We move on to create an `Item` object (see [docs](https://pystac.readthedocs.io/en/latest/api.html#item)), which will entail the asset we have previously defined (and potentially other assets). A STAC Items requires a bounding box and/or a geometry object, which we extract from the GeoTIFF. For the latter, we use `rasterio`'s `shapes` method to convert raster to vector information:  

In [5]:
# get tile bounds in WGS84, which is the standard in the GeoJSON format
bbox = bands.rio.transform_bounds("WGS84")
bbox

(-103.27724080817697,
 -75.56335580992435,
 -99.15858939334463,
 -74.49970054865628)

In [6]:
# determine footprint geometry
mask = bands.isnull()

polygons_and_values = shapes(
    mask.astype("int16").values,  # satisfy rasterio type requirements 
    transform=mask.rio.transform()

Data listing:
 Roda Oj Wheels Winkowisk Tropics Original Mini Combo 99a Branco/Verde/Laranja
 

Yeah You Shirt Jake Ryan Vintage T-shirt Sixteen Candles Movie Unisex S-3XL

==

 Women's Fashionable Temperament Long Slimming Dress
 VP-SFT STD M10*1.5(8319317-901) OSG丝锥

* * *

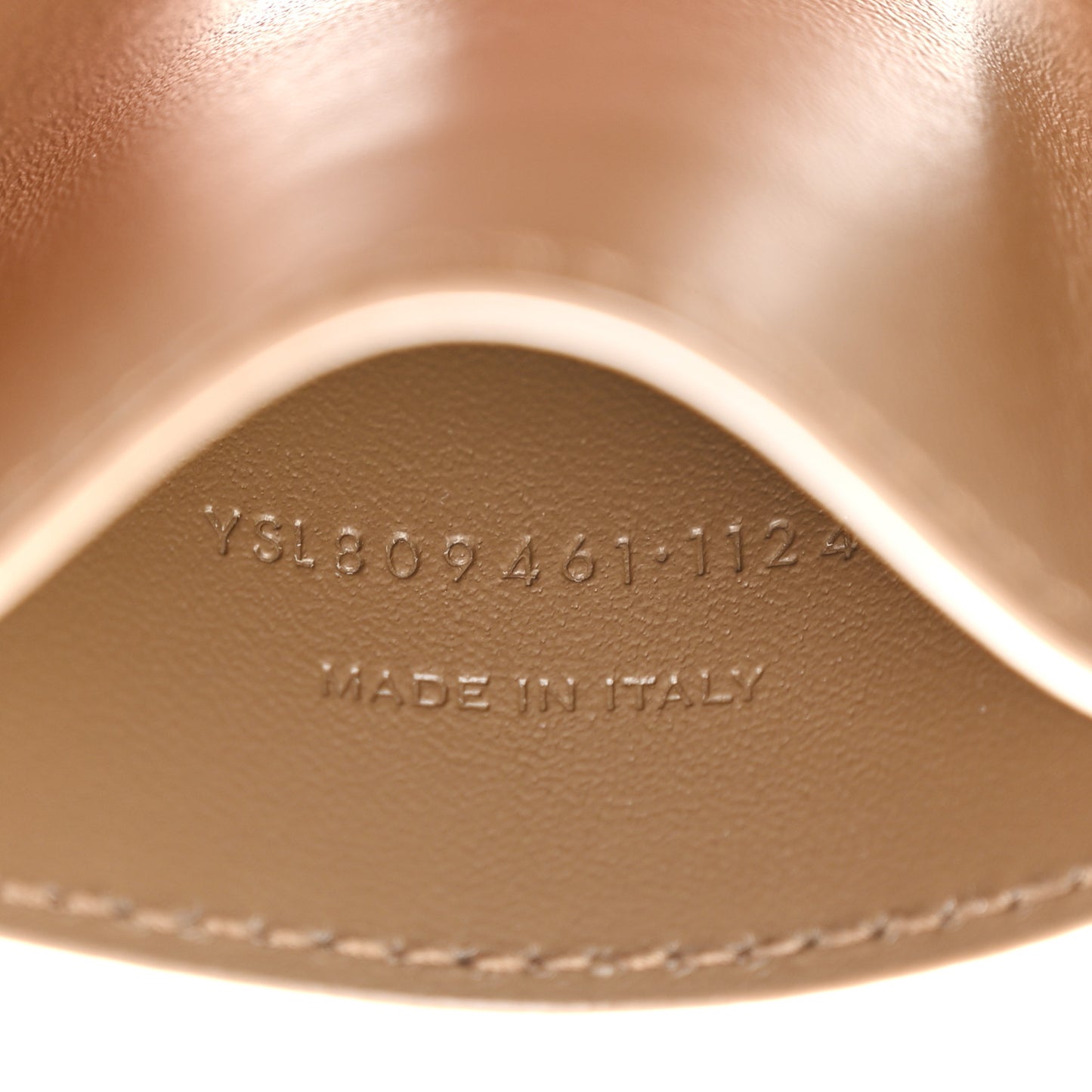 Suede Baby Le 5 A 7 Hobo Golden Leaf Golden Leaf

What you are asked to do: Repeat the passage of the STAC item text between "We move on to" and "-74.49970054865628)", inclusive. The data shown here was taken from a separate source.

Exercise output:
We move on to create an `Item` object (see [docs](https://pystac.readthedocs.io/en/latest/api.html#item)), which will entail the asset we have previously defined (and potentially other assets). A STAC Items requires a bounding box and/or a geometry object, which we extract from the GeoTIFF. For the latter, we use `rasterio`'s `shapes` method to convert raster to vector information:  

In [5]:
# get tile bounds in WGS84, which is the standard in the GeoJSON format
bbox = bands.rio.transform_bounds("WGS84")
bbox

(-103.27724080817697,
 -75.56335580992435,
 -99.15858939334463,
 -74.49970054865628)